SHORT EXERCISE: Reproduce verbatim the data from the line containing "Among these items" through the end of the data, inclusive.

--- begin ---

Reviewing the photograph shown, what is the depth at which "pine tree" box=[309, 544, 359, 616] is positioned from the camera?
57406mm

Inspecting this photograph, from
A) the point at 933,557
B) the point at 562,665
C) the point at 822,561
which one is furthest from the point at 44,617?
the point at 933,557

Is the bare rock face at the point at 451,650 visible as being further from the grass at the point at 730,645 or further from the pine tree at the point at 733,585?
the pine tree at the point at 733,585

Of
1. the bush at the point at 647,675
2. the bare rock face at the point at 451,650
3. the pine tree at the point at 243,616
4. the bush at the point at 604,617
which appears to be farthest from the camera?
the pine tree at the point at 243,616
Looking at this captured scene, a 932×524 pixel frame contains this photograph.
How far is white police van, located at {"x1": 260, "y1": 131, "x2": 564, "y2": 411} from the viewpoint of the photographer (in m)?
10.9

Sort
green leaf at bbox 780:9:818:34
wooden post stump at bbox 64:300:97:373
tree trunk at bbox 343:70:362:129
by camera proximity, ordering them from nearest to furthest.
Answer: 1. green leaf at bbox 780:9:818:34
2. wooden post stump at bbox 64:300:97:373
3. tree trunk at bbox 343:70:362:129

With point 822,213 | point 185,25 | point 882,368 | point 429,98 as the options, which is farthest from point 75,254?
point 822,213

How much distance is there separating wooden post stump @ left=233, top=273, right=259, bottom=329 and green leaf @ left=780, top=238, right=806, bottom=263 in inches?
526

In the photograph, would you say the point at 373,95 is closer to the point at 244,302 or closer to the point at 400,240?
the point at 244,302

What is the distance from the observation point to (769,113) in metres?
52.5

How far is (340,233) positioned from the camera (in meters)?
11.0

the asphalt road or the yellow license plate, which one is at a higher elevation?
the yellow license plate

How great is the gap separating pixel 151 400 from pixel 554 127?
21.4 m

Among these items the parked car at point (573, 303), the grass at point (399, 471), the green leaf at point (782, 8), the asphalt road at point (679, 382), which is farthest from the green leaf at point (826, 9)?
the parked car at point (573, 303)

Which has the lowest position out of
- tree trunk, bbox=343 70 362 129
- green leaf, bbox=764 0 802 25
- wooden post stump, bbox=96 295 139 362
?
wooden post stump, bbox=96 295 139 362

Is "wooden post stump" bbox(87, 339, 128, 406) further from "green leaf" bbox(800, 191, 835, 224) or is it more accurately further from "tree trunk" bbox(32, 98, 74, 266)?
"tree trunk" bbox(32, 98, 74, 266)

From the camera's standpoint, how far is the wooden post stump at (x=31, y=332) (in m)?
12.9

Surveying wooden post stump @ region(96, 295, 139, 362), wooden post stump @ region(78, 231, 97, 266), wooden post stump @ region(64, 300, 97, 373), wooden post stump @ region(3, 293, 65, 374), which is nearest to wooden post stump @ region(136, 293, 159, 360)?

--- end ---

RESULT BELOW:
Among these items the parked car at point (573, 303), the grass at point (399, 471), the green leaf at point (782, 8), the asphalt road at point (679, 382), which is farthest from the green leaf at point (826, 9)?
the parked car at point (573, 303)

Which has the lowest position out of
- tree trunk, bbox=343 70 362 129
- green leaf, bbox=764 0 802 25
- wooden post stump, bbox=96 295 139 362
?
wooden post stump, bbox=96 295 139 362

Is "wooden post stump" bbox(87, 339, 128, 406) further from "green leaf" bbox(800, 191, 835, 224) or is it more accurately further from "tree trunk" bbox(32, 98, 74, 266)?
"tree trunk" bbox(32, 98, 74, 266)

From the camera's standpoint, how far is the wooden post stump at (x=31, y=332) (in m)?
12.9

Surveying wooden post stump @ region(96, 295, 139, 362), wooden post stump @ region(78, 231, 97, 266), wooden post stump @ region(64, 300, 97, 373), wooden post stump @ region(3, 293, 65, 374), which is nearest to wooden post stump @ region(136, 293, 159, 360)?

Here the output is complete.